* **SCHRIFTELIJKE OPDRACHT 1**: Som alle begrippen op waarvan het fragment met begripsbepalingen een omschrijving geeft.
* **SCHRIFTELIJKE OPDRACHT 2**: Maak alsjeblieft het volgende deel van het fragment met begripsbepalingen af, aansluitend op de laatste omschrijving.

* **FRAGMENT**:
☆ ☆ ☆ ☆ ☆ ☆ ☆

1.24 omgevingsvergunning

vergunning voor activiteiten als genoemd in artikel 2.1 van de Wet algemene bepalingen omgevingsrecht.

1.25 ondergronds bouwwerk

  1. a. een (gedeelte van een) gebouw dat gelegen is onder het niveau van de begane grondvloer van dat gebouw, waarbij de hoogte van die begane grondvloer nergens hoger ligt dan 0,25 meter boven het aansluitende maaiveld ter plaatse van de hoofdtoegang;
  2. b. een zelfstandig voor mensen toegankelijk bouwwerk waarvan de bovenkant nergens hoger is dan het maaiveld van het bouwperceel ter plaatse van dat bouwwerk.

1.26 ondergrond

voor de ondergrond van het plan is gebruik gemaakt van de Grootschalige Basiskaart Nederland (GBKN), als vervat in het bestand BP140W29_GBKN20110324.dgn.

1.27 perceelsgrens

de grens van een bouwperceel.

1.28 prostitutie

het zich beschikbaar stellen tot het verrichten van seksuele diensten ten behoeve van een ander tegen vergoeding.

1.29 raamprostitutie

een seksinrichting met één of meer ramen van waarachter de prostituee/prostitué tracht de aandacht van passanten op zich te vestigen.

☆ ☆ ☆ ☆ ☆ ☆ ☆

* **FRAGMENTEN UIT GEGEVENS**:

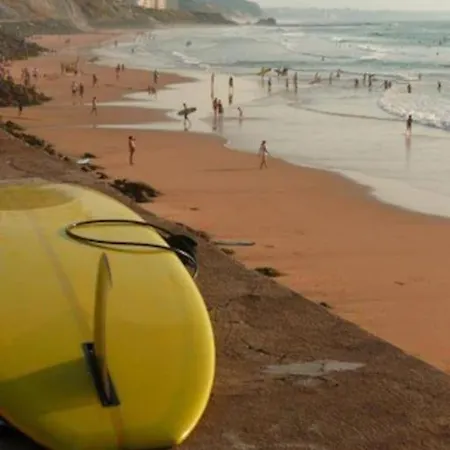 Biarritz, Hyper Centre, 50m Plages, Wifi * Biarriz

☆ ☆ ☆ ☆ ☆ ☆ ☆

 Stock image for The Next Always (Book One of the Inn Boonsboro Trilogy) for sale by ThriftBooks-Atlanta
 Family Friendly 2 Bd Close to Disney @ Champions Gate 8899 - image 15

☆ ☆ ☆ ☆ ☆ ☆ ☆

* **ANTWOORD 1**: omgevingsvergunning, ondergronds bouwwerk, ondergrond, perceelsgrens, prostitutie, raamprostitutie

* **ANTWOORD 2**:
1.30 seksinrichting

een voor het publiek toegankelijk gebouw of bouwwerk, geen gebouw zijnde dan wel onderkomen, waarin bedrijfsmatig of in een omvang alsof zij bedrijfsmatig was, seksuele handelingen worden verricht, of vertoningen van erotisch-pornografische aard plaatsvinden. Onder een seksinrichting worden in elk geval verstaan een seksbioscoop, seksautomatenhal, sekstheater, een parenclub of een prostitutiebedrijf, waaronder tevens begrepen een erotische massagesalon, al of niet in combinatie met elkaar.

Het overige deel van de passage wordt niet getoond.